[Text block]
========================================================================

Opera::Stats::count("site.logins");
# ...

The project code would have typically tens or hundreds of these calls. Each call would store/increment a counter in a local or remote memcached. Then a complementary Opera::Stats::Munin module would automatically generate the output needed to implement a full Munin plugin given the metrics to be exposed.

So far, so good. Except there were a few things that didn’t work quite right:

  • Using TCP connections, maybe even to remote machines, even though it was never a problem, could be in case the memcached machines went down
  • Volume was a concern. I had to worry about tracking too many metrics. How would that affect functioning of memcached for regularly stored keys and values? Would those metrics-related keys cause evictions in the regular memcached content?
  • Even though the munin integration made it very easy to have charts, there were still some limitations: creating new charts requires some wrapper plugin with 1 or 2 lines of Perl code. Flexibility was also an issue.

Enter statsd

I have been thinking of replacing this system with statsd for a while. However, I wanted to have a more in-depth look at it before deploying it.

Turns out that statsd is a simple project, which I like, but requires nodejs. Knowing next to nothing about nodejs, I took some time to learn a few things.

I also realized I have been wanting to learn about AnyEvent for a long time.

Net::Statsd::Server

Two weeks ago, I spent a busy weekend reimplementing 95% of statsd in Perl. On Sunday night, I had a functional version of statsd written in Perl with AnyEvent.

AnyEvent stuff is surprising at times. I found especially interesting to debug the cases where your timer (AE::timer) doesn’t fire unless you actually save it to a scalar, as in:

# This won't fire!
AE::timer 10, 10, \&do_something;

# This will though.
# This behaviour is triggered by "defined wantarray"
my $t = AE::timer 10, 10, \&do_something;

Since that weekend, I have spent a few more nights tweaking Net::Statsd::Server. Yesterday I wrote a new piece of functionality (a new “File” backend) that is actually not in the original statsd.

It looks like I might need new backends as well, so I think it’s “an investment with a good ROI”, even though I did it mainly for fun and in my free time.

Performance

I wanted to make sure my statsd server implementation would be fast. I started by bringing up the nodejs statsd and firing my official benchmark script with 1 million iterations, and then comparing the results with my own statsd server.

That didn’t work out very well. Or rather, it worked out brilliantly, showing around 40K requests/s being handled by nodejs-statsd and 50K requests/s by Net::Statsd::Server. Problem is: how do you measure the performance of a UDP server? Or, for that matter, of a UDP client?

========================================================================

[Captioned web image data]
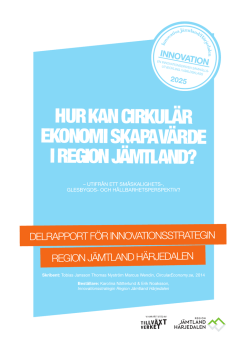 Hur kan cirkulär ekonomi skapa värde i region Jämtland?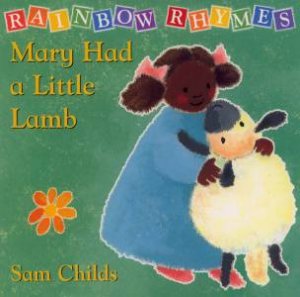 Rainbow Rhymes: Mary Had A Little Lamb by Sam Childs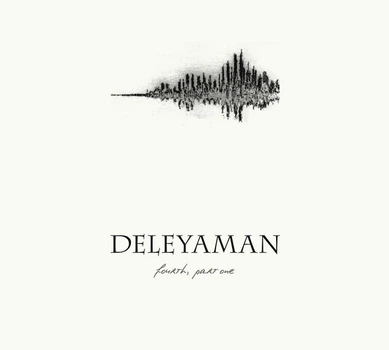 Deleyaman - Fourth, Part One CD Digi 1712130249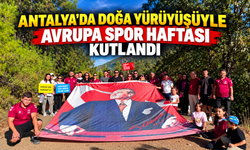 Antalya'da doğa yürüyüşüyle Avrupa Spor Haftası kutlandı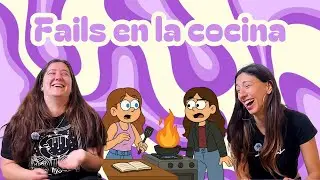 Fails en la cocina | Adultas por error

========================================================================

[To do]
1. In the statsd text, roughly how many requests per second did Net::Statsd::Server handle in the benchmark?
2. Return the part of the statsd text that opens with the words containing "Turns out that" and closes with "This will though.".

[Answers by task]
1. Around 50K requests per second.

2.
Turns out that statsd is a simple project, which I like, but requires nodejs. Knowing next to nothing about nodejs, I took some time to learn a few things.

I also realized I have been wanting to learn about AnyEvent for a long time.

Net::Statsd::Server

Two weeks ago, I spent a busy weekend reimplementing 95% of statsd in Perl. On Sunday night, I had a functional version of statsd written in Perl with AnyEvent.

AnyEvent stuff is surprising at times. I found especially interesting to debug the cases where your timer (AE::timer) doesn’t fire unless you actually save it to a scalar, as in:

# This won't fire!
AE::timer 10, 10, \&do_something;

# This will though.